How are medical negligence claims investigated?
Your lawyer obtains your full medical records (subject to your authority), commissions an independent medical expert in the relevant specialty to review the records, and prepares an opinion on whether the standard of care was breached and whether the breach caused the harm. This investigation phase often takes several months and is critical to the case.
How long do I have to make a medical negligence claim?
The general limitation period is 3 years from the date you knew or ought to have known of the negligence and its connection to your injury. This is the 'date of discoverability', which can be later than the date of treatment in cases of delayed-onset harm or hidden errors. Children typically have until their 21st birthday. Lodge as early as practical.
How much can a medical negligence claim be worth?
Medical negligence damages range from $50,000 for minor harm to several million dollars for catastrophic injuries (severe brain damage, birth injuries, loss of life). Heads of damage include past and future economic loss, medical and care expenses, modifications, and (subject to state caps) general damages for pain and suffering. Birth injury claims often run the highest because of lifetime care costs.
I had cosmetic surgery go wrong. Can I claim?
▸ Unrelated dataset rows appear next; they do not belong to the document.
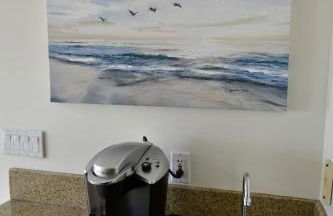 Luxury, Beach House, and quiet neighborhood - Foto 41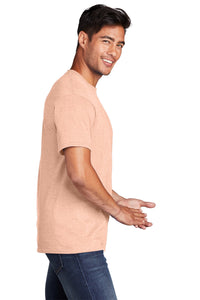 Heathered-Dusty-Peach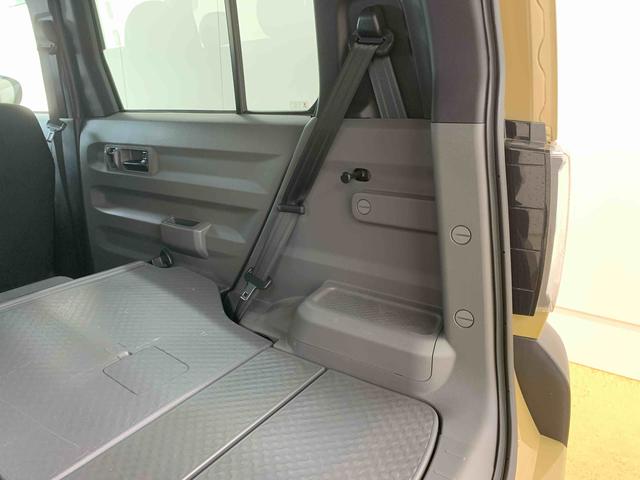 タフトＧ　ナビ　ＥＴＣ　バックカメラ　保証付き（静岡県）の中古車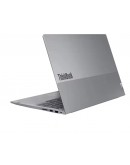 Лаптоп Lenovo ThinkBook 16 G7 AMD Ryzen 5 7535HS (up to 4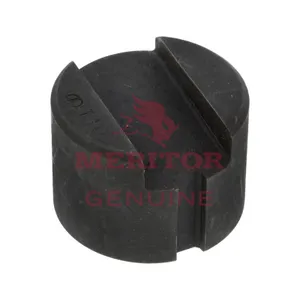 Meritor ANCHOR PLUNGER 743228 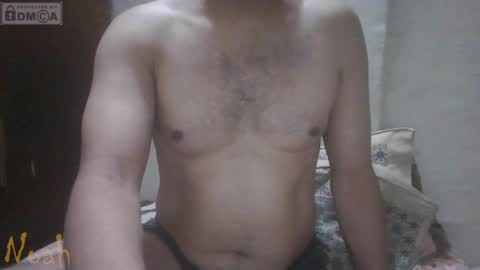Snapshot of cum_l chatting on 04/06/26, 06:53 Noha online show from 04/06/26, 06:53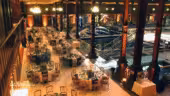 Grande Galerie de l'Évolution - Grande Galerie de l'Évolution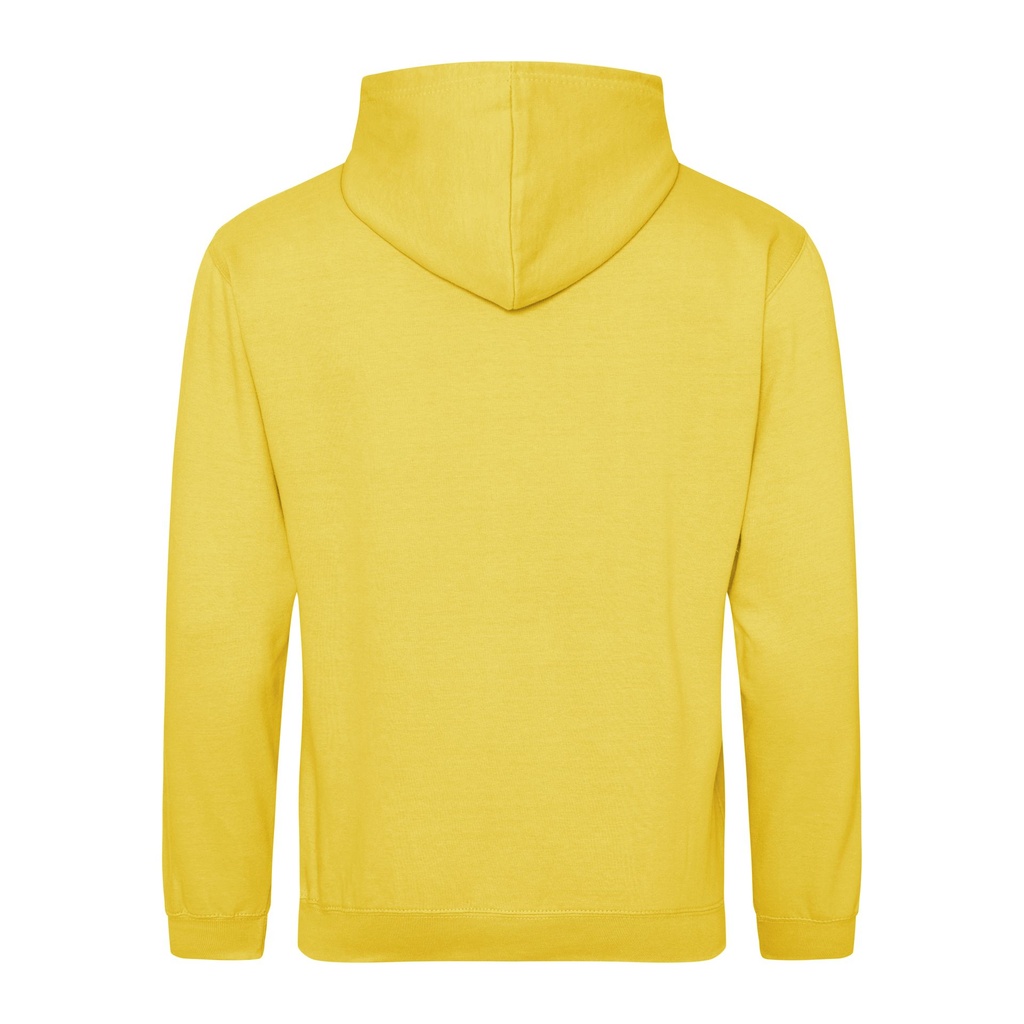 JH001 SUN YELLOW (BACK).jpg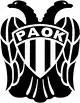 PAOK G4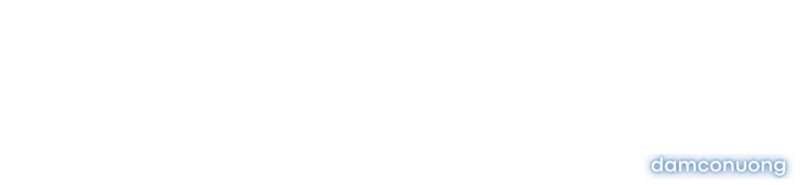 đọc truyện [18+] Sự Trả Thù Bẩn Thỉu Chương 43 ảnh 12 tại Thiên Thai Truyện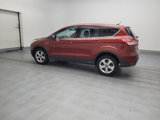 Used 2014 Ford Escape SE image 3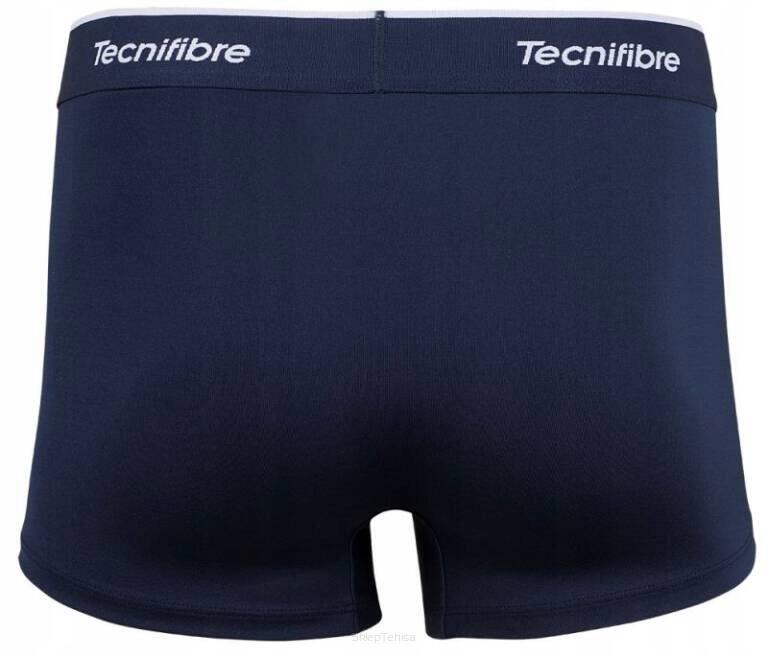 3er-Pack Boxershorts Tecnifibre Pro 3/6
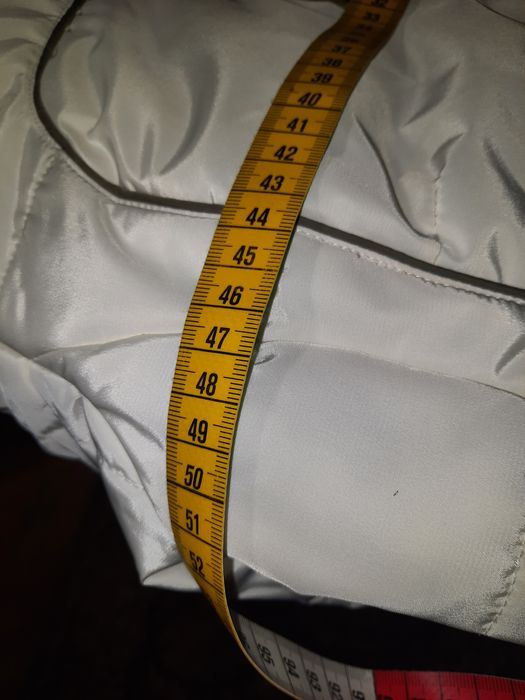 Зимняя женская куртка Bogner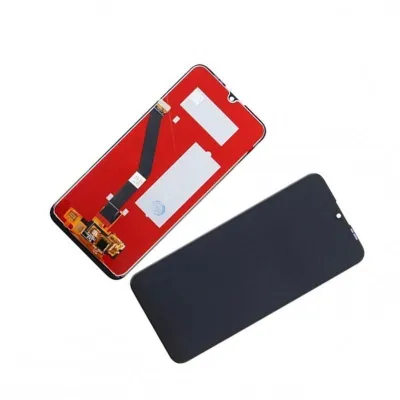 Pantalla para Huawei Y6 2019 /Honor 8A /Y6 Pro 2019 (Calidad Original)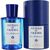 ACQUA DI PARMA BLU MEDITERRANEO - FICO DI AMALFI EDT 30ML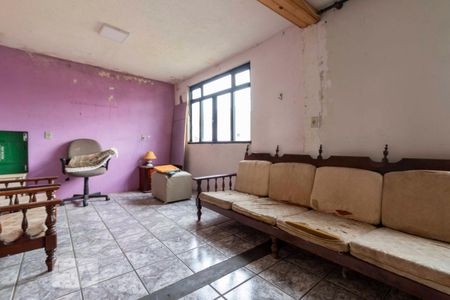 Casa à venda com 310m², 3 quartos e 1 vaga Casa à venda com 310m², 3 quartos e 1 vagaQuarto 3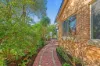 8 Marine Terrace, Middleton Beach, WA 6330-Image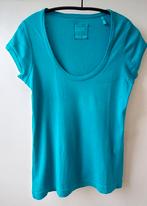 Sissy-Boy maat M, 100% organic cotton, Maat 38/40 (M), Blauw, Sissy-Boy, Ophalen of Verzenden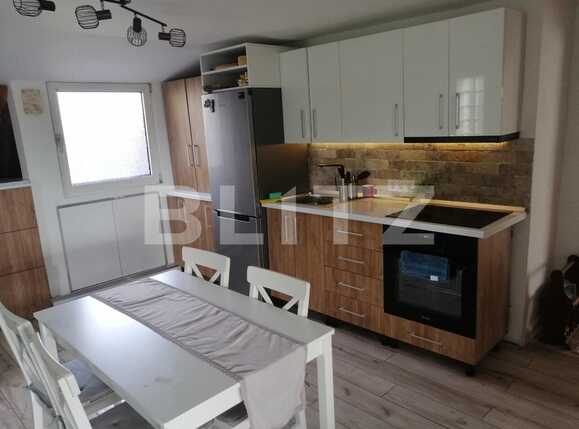 Casa de vânzare 10 camere Zorilor - 51593CV | BLITZ Cluj-Napoca | Poza2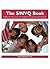 The S/NVQ Book: Building a ...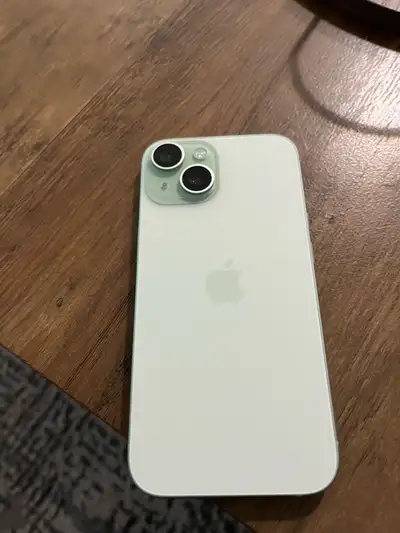 iPhone 15 , View more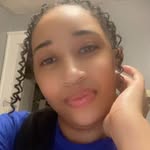 Caprice Miller - @capricechante__ - Instagram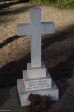 talana-cemetary-museum-mark-horace-kerr-pechell-talana-s28-09-320-e-30-15-576-elev-1237m-33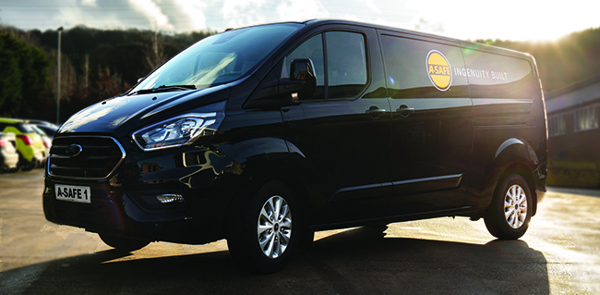 Turnkey project management​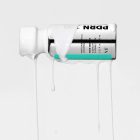 VT Cosmetics PDRN Essence - Anti Age Esszencia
Cosmetic surgery negligence is a recognised area. Claims can be made where the surgeon failed to provide adequate informed consent, performed the procedure below standard, or caused unreasonable post-operative complications. The standard remains the same: was the care reasonable for a competent practitioner in that specialty? Get specialist legal advice as cosmetic cases require particular expertise.